Exercise instructions:
Reproduce verbatim the lines of the data from the line containing "What is the distance from the" through the end of the data, both ends included.

◇ ◇ ◇ ◇ ◇

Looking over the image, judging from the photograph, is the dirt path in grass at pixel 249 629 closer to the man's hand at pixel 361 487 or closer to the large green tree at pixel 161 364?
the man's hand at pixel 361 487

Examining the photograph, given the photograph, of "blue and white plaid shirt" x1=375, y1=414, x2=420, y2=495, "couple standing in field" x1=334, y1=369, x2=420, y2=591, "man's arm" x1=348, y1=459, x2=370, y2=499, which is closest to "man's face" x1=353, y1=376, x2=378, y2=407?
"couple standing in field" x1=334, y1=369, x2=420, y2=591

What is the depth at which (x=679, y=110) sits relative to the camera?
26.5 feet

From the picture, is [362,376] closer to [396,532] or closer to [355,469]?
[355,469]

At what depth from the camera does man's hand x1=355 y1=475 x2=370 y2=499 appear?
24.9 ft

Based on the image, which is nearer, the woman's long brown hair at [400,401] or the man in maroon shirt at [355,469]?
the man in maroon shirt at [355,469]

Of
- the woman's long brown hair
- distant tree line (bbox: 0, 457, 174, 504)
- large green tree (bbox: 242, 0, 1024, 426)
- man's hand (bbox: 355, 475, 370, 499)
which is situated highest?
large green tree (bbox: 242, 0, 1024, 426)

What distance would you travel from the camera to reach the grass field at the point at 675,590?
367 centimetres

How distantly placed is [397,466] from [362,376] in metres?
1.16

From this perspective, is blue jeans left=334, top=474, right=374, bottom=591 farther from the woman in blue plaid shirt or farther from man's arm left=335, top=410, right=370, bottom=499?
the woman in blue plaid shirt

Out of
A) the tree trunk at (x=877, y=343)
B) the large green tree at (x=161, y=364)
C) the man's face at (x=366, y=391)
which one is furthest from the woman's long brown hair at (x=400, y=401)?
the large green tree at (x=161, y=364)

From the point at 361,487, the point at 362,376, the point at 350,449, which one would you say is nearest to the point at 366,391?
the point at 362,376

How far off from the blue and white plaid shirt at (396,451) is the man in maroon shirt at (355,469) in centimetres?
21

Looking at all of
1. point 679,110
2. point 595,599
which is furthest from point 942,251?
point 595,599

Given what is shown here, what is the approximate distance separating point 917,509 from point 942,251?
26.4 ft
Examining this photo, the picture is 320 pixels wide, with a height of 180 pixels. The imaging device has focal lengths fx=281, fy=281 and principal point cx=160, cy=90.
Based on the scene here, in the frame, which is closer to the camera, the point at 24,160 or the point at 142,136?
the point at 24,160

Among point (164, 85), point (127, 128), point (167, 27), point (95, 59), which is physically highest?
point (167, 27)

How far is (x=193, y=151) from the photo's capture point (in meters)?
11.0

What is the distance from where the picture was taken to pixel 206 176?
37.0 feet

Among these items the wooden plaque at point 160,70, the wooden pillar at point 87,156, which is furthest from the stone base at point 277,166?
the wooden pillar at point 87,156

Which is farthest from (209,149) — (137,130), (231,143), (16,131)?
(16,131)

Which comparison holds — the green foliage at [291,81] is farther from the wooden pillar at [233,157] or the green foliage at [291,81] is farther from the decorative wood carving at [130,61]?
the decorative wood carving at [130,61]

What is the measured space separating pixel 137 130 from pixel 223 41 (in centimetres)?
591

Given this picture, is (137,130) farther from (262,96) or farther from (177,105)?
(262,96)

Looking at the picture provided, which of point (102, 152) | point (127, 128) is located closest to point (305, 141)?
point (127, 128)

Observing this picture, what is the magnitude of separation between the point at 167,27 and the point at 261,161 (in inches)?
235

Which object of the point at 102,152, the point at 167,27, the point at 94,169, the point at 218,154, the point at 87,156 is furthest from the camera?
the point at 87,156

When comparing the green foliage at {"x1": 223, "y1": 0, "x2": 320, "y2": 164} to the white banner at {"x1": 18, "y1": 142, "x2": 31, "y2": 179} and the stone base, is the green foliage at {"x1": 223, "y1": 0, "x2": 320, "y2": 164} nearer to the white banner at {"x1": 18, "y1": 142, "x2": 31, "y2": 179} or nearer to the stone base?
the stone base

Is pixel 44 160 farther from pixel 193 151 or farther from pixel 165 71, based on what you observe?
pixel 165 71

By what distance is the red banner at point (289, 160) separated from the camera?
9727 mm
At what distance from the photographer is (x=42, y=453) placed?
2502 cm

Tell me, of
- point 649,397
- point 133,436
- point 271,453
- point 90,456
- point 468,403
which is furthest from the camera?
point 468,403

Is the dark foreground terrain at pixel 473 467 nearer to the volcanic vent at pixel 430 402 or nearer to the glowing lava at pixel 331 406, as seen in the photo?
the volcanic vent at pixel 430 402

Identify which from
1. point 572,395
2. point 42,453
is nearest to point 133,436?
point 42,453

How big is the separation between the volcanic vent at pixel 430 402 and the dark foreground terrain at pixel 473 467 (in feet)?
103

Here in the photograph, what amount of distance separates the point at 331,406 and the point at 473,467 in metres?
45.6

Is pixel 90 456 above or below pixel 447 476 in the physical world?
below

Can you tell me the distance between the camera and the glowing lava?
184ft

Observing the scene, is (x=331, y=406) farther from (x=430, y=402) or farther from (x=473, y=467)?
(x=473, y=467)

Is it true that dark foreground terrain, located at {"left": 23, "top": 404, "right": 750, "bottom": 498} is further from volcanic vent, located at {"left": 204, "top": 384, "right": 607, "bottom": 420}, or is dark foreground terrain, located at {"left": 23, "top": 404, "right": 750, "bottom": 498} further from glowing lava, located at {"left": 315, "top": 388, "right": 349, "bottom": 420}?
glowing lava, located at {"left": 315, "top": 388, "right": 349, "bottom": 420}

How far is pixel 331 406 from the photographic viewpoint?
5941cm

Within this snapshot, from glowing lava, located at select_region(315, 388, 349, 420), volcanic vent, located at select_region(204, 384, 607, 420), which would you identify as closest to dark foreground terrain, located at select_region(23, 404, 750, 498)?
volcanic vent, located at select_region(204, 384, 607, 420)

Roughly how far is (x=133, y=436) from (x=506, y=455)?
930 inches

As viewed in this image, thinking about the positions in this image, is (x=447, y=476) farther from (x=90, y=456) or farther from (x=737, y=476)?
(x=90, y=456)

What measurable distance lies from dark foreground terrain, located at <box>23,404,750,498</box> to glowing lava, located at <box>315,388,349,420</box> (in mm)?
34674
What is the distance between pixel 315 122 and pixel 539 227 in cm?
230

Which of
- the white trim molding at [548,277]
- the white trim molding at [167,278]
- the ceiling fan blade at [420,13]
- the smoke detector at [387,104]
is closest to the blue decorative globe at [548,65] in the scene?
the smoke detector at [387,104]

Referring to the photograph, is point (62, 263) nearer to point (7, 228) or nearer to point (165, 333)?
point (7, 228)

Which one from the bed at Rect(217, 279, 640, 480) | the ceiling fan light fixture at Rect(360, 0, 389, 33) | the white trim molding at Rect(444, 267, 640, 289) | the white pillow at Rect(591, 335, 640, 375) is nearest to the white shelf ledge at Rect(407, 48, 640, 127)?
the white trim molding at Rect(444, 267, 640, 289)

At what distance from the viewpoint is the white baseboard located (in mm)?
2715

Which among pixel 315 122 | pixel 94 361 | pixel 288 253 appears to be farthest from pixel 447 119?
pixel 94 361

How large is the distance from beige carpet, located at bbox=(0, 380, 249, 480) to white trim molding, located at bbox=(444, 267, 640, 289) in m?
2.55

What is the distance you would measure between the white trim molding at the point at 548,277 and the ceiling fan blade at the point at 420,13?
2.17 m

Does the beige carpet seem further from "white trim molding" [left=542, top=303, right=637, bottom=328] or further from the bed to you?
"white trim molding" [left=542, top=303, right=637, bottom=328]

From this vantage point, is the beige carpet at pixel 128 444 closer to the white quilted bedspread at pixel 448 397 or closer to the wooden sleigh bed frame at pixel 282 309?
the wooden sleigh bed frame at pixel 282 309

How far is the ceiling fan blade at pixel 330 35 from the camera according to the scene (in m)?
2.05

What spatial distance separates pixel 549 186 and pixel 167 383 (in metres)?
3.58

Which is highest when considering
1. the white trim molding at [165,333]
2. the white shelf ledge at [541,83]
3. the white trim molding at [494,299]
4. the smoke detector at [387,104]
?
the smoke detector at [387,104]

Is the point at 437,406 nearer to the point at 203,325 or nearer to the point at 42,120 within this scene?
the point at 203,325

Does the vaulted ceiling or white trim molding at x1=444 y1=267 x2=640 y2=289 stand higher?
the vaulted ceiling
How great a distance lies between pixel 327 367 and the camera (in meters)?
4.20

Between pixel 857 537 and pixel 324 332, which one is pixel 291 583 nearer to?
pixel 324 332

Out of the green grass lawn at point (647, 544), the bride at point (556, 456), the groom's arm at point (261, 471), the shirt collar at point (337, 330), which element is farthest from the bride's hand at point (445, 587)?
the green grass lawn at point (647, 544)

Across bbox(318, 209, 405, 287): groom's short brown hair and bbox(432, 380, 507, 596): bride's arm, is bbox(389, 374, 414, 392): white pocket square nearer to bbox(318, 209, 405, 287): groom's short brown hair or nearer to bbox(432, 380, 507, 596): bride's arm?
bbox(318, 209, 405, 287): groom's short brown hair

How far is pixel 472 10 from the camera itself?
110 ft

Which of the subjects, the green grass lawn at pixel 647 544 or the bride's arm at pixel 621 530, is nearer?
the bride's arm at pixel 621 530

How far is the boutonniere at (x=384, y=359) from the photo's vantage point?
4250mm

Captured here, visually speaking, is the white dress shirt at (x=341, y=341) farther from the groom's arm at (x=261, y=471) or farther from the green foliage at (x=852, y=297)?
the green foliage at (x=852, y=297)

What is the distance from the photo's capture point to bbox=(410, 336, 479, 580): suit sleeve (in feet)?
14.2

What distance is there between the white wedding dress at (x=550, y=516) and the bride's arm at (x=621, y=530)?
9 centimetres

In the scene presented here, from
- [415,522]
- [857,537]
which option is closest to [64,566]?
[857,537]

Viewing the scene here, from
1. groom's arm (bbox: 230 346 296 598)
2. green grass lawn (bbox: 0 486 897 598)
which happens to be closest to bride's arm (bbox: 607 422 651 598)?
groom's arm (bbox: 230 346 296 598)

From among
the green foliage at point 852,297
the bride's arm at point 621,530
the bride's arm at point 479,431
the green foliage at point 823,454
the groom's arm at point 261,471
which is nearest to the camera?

◇ ◇ ◇ ◇ ◇

Complete response:
What is the distance from the photo's capture point to bbox=(410, 336, 479, 580): suit sleeve (in feet)?
14.2

What distance is there between the white wedding dress at (x=550, y=516) and the bride's arm at (x=621, y=530)?
9 centimetres

In the scene presented here, from
- [415,522]
- [857,537]
which option is closest to [64,566]?
[857,537]

Viewing the scene here, from
1. groom's arm (bbox: 230 346 296 598)
2. green grass lawn (bbox: 0 486 897 598)
which happens to be closest to bride's arm (bbox: 607 422 651 598)?
groom's arm (bbox: 230 346 296 598)

From among
the green foliage at point 852,297
the bride's arm at point 621,530
the bride's arm at point 479,431
the green foliage at point 823,454
the groom's arm at point 261,471
which is nearest to the camera?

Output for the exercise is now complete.